WORK INSTRUCTIONS - List every kind of person that the Afghanistan travel passage below says Herat was once home to.
-------- SELECTED TEXT
It seemed the meal worked. Significantly, the next day the green light came through and I was summoned to see Mr. Faiz Mohammed Faiz, Taliban Head of Information and spokesman for the Foreign Ministry: the Head Honcho of Honchos.

He told us what he wanted the world to understand about the administration in Afghanistan: “The Taliban from the very beginning has brought stability and security to the country. It treated all anarchy, disorder and chaos. We have put an end to civil war in our country,” he said. “Not only journalists, but tourists can freely visit all corners of the country and they can succeed to go wherever they want to go.” This was all part of the drawn-out diplomacy, but Mr. Faiz was also a religious scholar and a strict adherent to Q’uranic law. On the one hand this law forbids the depiction of any human image on camera – on the other he wanted to rebuild tourism and promote Afghanistan to the world. That was his dilemma: he didn’t want to be filmed, but to get his message out he had to be…

But we got the go-ahead and to celebrate, Abdul took Mr. Faiz’s photograph with my Polaroid camera; an image of a religious scholar who upholds strict Islamic law…

Mr. Faiz neglected to tell us, however, that we were still not allowed to film people in towns. Nor did he warn us that he had no control over the most powerful government agency in Afghanistan: the dreaded Ministry for the Promotion of Virtue and Prevention of Vice. Their spies are everywhere and if they found us out, I would have been flung out of the country, my cameras smashed. So making this film and taking photographs was going to be difficult – much of it would have to be done in secret.

But we did have the go-ahead and finally I was off to one of Asia’s ancient seats of learning: Herat. It is also where one of the great spy games in the world was played out.



Herat, 400 miles on the other side of the country due west of Kabul, has long been the centre of learning in Afghanistan. Home to astronomers, mathematicians, poets, scholars and artists, its University was a beacon of culture in the Middle Ages – right until the British burned it to the ground in the 19th Century, that is. When we arrived, all that was left was a series of tall pillars breaking up the monotony of the landscape, rather like the legs of an upturned table, and some minarets which even Soviet mortars couldn’t destroy.

We arrived in Herat and faced the next stage of delays. Yet again, permission had to be sought from the local Taliban commanders who, due to Herat’s proximity to the border with Afghanistan’s old enemy Iran, were tougher and were not likely to be impressed with only a meal.

Abdul went off to make our case to the local commander, but not before reminding us we were not high on the Taliban’s list of priorities. “The Taliban right from the beginning were under criticism from western media. That is why they are paranoid.” He went in search of the commander while I waited and waited in a restaurant specializing in boiled sheep brains. The minutes turned to hours and another day was wasted.
----------------
-------- LISTED ENTRIES
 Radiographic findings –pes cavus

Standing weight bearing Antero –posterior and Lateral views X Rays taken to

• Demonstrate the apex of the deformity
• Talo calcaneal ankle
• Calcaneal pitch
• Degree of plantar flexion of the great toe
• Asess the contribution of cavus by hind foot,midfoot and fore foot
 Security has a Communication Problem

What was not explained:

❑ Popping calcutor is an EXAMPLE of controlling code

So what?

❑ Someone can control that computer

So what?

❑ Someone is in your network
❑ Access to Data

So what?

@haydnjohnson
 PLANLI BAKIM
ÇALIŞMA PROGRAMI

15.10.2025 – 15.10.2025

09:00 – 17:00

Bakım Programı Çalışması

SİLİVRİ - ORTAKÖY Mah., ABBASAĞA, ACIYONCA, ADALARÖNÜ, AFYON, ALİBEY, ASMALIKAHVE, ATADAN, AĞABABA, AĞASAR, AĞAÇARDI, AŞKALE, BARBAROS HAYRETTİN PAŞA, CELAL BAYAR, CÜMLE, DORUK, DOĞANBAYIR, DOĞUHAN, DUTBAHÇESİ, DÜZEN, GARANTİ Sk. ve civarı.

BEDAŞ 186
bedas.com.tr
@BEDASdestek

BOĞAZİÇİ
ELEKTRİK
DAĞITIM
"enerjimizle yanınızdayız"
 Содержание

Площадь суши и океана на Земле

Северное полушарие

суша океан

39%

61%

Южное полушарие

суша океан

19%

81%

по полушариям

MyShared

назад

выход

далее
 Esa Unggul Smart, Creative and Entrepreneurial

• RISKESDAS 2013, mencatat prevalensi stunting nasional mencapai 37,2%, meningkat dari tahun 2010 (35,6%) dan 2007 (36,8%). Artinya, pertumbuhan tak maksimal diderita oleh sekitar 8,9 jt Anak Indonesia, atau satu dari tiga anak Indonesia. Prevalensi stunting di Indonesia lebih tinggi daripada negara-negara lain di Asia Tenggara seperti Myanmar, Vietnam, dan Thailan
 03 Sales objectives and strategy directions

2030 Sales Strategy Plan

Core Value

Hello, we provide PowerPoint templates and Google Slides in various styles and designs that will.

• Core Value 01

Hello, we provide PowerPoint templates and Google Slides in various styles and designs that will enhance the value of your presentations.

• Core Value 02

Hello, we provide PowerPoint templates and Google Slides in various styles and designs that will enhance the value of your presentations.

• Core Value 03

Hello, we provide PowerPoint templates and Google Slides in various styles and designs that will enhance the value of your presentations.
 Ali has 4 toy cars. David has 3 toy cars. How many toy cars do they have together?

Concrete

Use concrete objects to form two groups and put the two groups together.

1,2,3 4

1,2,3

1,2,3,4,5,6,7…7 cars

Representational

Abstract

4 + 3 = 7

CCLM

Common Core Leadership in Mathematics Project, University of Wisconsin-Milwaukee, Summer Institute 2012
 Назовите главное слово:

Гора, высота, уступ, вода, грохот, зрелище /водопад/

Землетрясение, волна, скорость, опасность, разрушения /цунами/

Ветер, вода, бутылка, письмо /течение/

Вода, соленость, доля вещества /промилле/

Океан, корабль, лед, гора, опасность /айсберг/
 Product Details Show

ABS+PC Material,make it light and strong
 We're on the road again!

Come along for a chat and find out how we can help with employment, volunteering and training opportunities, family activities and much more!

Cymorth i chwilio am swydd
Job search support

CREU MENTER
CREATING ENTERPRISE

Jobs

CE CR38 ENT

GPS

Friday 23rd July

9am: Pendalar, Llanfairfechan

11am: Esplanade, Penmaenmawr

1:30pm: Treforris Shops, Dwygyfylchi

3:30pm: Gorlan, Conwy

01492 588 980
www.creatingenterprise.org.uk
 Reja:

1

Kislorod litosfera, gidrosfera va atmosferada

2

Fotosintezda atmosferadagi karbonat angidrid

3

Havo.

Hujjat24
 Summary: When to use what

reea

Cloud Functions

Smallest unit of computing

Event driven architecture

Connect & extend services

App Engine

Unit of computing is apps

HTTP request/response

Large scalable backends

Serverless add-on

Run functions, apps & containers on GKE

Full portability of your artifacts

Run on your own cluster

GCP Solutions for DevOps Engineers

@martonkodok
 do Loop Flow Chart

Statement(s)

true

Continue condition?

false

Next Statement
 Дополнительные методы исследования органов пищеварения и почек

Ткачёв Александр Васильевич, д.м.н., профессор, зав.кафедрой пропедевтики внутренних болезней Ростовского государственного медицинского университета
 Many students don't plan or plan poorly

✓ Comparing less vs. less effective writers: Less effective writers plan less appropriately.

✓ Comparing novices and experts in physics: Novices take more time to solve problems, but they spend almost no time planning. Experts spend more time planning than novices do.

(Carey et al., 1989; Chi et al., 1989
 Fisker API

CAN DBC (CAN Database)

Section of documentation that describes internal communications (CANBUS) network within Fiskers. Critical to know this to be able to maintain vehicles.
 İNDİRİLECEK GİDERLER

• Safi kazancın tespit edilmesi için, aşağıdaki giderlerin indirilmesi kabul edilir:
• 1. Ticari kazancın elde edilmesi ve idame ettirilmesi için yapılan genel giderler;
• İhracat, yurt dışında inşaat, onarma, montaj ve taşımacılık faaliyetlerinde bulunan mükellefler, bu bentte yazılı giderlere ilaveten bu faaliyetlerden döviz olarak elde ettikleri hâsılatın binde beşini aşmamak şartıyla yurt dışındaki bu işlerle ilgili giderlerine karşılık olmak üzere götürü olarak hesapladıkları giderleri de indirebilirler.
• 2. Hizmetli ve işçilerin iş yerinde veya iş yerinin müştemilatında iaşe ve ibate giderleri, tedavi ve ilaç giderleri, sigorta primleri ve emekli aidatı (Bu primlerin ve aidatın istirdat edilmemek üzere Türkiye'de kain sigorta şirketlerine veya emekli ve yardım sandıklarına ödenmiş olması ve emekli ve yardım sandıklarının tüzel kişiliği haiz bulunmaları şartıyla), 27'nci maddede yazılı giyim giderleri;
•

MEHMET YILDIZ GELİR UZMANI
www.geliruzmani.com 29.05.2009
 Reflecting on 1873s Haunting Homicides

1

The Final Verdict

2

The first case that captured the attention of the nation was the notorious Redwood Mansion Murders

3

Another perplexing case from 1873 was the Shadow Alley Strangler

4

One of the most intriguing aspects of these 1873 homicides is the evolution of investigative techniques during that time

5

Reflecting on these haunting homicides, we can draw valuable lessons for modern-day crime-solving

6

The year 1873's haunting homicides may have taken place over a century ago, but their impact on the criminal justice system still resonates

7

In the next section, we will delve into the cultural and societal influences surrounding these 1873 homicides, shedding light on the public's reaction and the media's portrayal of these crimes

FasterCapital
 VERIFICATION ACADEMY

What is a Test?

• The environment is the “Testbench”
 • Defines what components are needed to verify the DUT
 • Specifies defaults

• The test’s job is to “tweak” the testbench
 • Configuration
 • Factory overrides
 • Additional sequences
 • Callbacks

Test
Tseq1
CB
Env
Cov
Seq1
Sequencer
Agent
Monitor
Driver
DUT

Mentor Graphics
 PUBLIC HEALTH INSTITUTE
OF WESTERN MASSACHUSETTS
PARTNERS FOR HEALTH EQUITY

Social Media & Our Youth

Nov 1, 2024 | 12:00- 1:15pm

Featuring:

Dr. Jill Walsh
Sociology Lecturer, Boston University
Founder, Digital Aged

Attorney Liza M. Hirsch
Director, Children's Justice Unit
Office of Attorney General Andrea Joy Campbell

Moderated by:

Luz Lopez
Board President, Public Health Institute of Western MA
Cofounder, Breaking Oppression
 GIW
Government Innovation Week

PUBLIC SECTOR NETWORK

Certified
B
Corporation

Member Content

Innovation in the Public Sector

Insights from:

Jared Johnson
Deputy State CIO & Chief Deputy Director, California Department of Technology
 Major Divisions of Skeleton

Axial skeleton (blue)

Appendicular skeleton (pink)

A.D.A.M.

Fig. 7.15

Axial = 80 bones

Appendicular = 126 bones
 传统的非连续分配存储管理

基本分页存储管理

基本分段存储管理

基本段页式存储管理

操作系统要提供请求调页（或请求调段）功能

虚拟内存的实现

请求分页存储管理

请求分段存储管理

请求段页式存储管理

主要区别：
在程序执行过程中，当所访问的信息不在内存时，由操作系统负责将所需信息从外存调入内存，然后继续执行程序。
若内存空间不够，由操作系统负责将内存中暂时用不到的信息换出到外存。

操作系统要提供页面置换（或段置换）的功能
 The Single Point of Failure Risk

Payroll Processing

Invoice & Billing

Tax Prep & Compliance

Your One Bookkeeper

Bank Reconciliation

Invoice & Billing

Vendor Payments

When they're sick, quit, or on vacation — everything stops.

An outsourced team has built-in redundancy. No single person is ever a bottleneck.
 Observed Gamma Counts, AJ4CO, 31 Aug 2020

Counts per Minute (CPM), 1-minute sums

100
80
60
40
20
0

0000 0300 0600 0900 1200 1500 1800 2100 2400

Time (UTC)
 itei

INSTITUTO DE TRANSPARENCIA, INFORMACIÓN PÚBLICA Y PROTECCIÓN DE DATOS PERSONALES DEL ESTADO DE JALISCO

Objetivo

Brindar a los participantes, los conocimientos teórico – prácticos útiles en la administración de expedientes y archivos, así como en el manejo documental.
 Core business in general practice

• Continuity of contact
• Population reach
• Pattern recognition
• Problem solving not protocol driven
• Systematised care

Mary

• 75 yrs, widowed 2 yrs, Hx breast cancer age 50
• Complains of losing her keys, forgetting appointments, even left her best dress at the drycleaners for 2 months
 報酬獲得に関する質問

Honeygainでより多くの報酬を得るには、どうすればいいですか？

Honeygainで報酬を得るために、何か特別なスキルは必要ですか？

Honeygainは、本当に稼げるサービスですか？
----------------
EXERCISE ANSWER - astronomers, mathematicians, poets, scholars, artists